═════ DATA SHOWN ═════

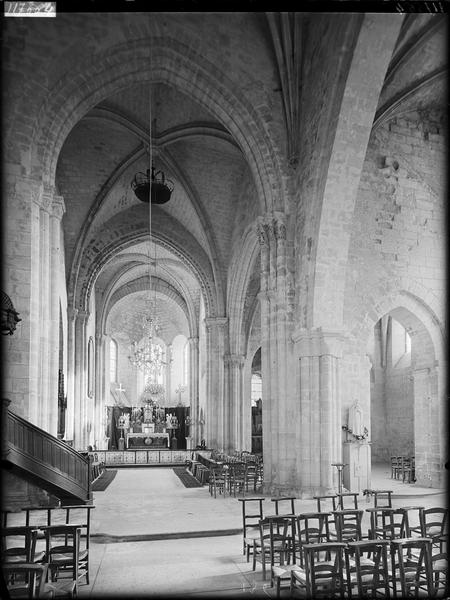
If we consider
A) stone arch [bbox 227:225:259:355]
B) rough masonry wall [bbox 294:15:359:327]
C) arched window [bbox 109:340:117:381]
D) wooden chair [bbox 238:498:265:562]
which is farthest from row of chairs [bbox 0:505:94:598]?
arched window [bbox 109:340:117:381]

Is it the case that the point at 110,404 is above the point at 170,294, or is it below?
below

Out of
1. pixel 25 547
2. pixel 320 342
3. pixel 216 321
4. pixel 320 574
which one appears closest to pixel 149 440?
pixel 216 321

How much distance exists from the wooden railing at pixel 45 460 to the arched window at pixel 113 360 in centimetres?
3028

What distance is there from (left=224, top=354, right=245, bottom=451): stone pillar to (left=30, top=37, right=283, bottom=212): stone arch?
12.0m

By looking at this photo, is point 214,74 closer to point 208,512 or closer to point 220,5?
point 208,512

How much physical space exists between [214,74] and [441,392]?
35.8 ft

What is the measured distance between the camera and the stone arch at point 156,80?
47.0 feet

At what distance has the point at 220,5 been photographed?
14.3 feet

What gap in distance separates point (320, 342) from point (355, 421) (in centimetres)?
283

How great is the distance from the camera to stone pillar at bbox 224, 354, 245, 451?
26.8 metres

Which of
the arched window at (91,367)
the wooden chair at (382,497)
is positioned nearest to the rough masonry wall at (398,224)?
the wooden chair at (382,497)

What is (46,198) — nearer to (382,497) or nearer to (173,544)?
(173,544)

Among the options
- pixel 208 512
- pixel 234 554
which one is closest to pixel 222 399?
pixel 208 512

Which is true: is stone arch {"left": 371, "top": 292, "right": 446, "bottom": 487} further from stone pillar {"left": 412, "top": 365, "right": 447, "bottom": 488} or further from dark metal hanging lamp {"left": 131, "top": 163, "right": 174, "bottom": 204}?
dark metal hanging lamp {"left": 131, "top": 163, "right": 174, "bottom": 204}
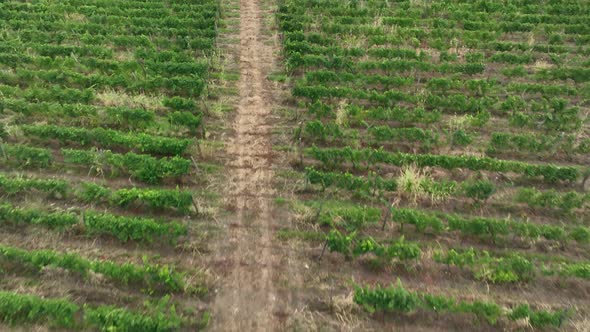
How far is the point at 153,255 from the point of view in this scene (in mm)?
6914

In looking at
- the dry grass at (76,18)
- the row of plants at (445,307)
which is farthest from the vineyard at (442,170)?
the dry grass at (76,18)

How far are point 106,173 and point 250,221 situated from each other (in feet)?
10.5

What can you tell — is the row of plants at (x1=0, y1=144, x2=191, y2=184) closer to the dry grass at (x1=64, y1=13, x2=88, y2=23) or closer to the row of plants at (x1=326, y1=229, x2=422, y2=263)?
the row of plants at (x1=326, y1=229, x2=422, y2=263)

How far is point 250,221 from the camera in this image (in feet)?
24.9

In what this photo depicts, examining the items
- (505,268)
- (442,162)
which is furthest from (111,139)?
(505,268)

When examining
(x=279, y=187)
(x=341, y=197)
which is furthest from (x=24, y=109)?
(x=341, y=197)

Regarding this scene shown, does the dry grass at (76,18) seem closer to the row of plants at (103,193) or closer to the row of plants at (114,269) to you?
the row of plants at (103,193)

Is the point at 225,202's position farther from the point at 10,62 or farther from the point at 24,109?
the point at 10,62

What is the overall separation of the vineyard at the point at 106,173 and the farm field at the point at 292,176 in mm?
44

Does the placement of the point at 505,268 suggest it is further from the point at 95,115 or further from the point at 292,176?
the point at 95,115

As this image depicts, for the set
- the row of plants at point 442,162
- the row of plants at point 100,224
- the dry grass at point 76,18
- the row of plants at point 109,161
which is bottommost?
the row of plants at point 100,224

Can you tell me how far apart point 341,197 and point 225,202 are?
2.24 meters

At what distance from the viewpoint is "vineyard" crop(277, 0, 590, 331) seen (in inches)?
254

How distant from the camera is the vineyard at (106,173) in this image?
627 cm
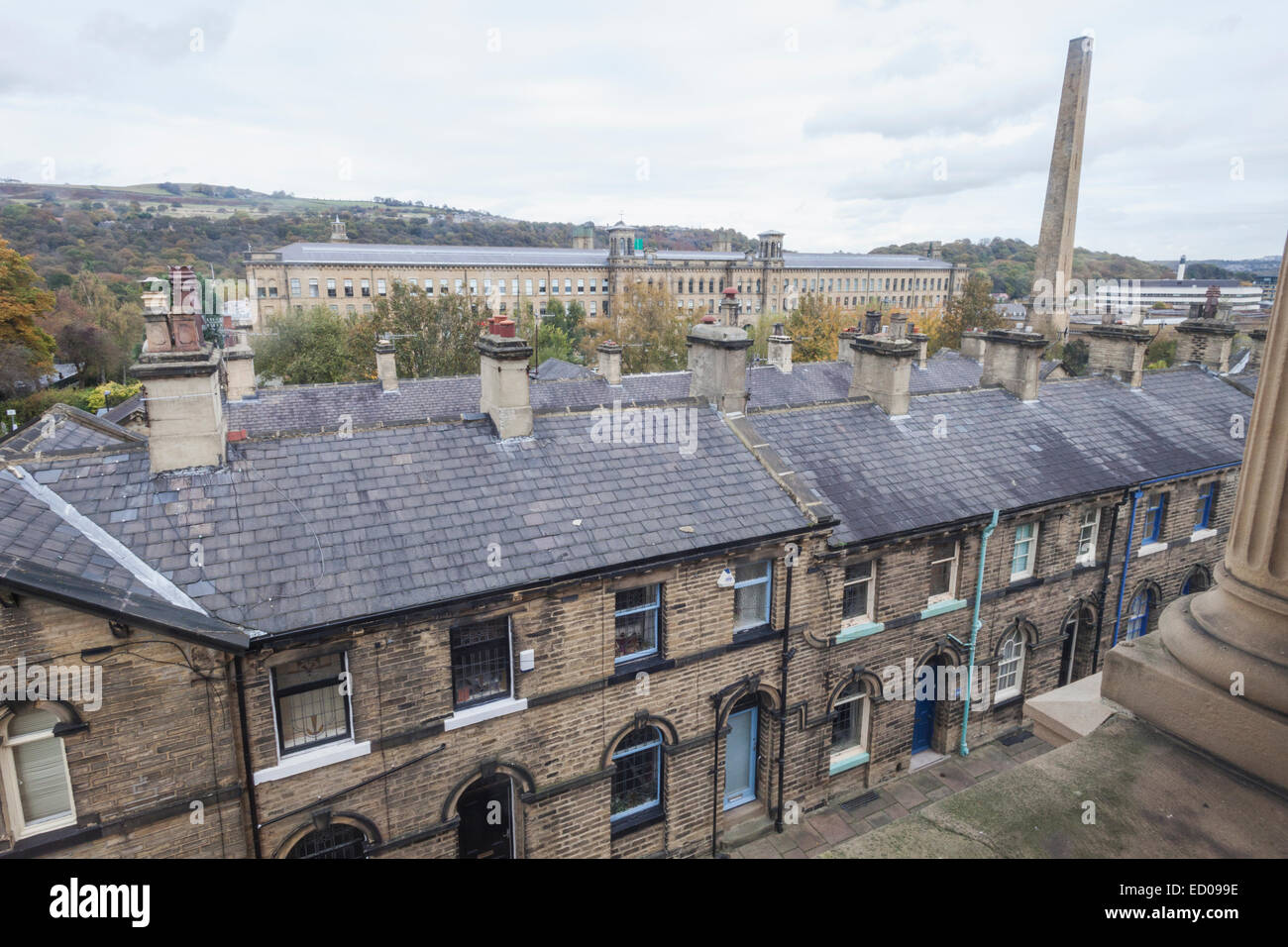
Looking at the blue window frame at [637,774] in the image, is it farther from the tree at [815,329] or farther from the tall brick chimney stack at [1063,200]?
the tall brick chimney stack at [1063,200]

═════
═════ DATA SHOWN ═════

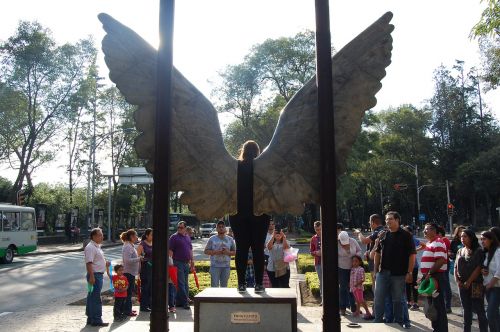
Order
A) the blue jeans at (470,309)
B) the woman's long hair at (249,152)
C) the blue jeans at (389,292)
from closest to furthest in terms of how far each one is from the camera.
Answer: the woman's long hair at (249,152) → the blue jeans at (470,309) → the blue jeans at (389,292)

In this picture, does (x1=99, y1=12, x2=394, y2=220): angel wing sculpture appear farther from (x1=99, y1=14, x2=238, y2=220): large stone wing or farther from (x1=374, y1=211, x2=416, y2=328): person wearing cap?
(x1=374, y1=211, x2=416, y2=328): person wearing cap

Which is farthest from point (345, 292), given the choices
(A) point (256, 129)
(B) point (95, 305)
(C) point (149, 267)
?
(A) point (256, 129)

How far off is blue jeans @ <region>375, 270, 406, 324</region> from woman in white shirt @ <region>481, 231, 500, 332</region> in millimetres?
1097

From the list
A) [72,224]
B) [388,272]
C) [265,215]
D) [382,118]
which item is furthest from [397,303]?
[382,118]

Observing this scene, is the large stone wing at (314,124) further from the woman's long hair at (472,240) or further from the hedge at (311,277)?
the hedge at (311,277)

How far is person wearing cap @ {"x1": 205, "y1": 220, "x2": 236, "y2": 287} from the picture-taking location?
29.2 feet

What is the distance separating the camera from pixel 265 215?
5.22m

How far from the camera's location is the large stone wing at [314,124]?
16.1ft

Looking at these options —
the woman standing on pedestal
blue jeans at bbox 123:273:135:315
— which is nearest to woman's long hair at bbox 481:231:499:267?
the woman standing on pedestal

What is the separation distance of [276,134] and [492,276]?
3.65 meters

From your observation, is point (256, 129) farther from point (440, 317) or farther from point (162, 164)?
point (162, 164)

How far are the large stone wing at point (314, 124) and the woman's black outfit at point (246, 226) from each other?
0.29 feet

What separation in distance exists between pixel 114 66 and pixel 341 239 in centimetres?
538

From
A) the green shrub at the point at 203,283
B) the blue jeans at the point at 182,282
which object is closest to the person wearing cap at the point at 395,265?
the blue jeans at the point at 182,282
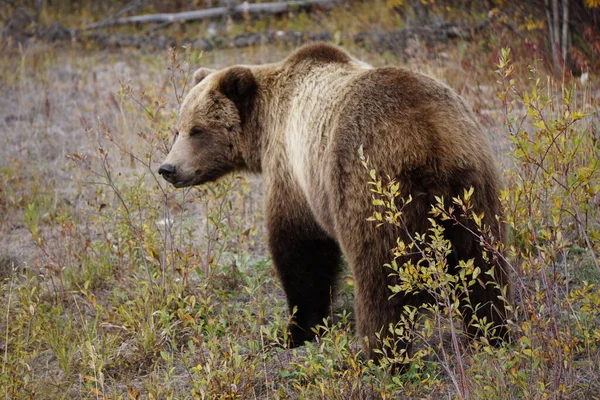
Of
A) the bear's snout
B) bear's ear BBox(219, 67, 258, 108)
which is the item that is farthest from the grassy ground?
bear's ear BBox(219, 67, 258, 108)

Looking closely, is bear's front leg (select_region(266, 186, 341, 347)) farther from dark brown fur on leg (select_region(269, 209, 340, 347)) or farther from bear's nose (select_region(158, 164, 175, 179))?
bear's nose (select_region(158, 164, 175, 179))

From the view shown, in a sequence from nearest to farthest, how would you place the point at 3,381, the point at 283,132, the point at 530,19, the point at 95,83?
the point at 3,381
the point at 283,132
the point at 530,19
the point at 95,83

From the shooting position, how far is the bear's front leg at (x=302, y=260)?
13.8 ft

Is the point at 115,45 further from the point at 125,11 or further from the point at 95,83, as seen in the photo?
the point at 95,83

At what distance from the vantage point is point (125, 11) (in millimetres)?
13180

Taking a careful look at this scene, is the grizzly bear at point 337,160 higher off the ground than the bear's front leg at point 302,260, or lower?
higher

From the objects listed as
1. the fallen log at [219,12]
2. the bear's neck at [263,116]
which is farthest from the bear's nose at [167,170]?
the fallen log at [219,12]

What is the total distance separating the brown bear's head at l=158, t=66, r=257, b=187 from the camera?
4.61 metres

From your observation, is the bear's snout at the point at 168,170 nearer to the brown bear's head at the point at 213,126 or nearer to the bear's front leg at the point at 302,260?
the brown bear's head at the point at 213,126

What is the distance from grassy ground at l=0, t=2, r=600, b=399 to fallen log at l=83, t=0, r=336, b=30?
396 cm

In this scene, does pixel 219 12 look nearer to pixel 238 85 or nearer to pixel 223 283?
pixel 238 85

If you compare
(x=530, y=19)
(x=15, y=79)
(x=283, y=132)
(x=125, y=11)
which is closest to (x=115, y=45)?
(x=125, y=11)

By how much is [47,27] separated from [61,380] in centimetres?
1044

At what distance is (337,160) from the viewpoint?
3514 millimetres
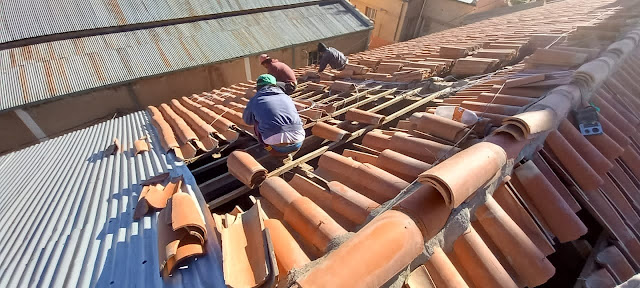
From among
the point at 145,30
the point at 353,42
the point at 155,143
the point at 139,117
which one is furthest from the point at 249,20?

═════

Copy every line in the items above that contains the word "closer".

By looking at this photo, is point 214,74 closer to point 208,512 or closer to point 220,5?
What can you tell — is the row of plants at (x1=0, y1=144, x2=191, y2=184) closer to the dry grass at (x1=64, y1=13, x2=88, y2=23) or closer to the row of plants at (x1=326, y1=229, x2=422, y2=263)?
Regarding this scene shown, does the dry grass at (76,18) seem closer to the row of plants at (103,193) or closer to the row of plants at (114,269) to you?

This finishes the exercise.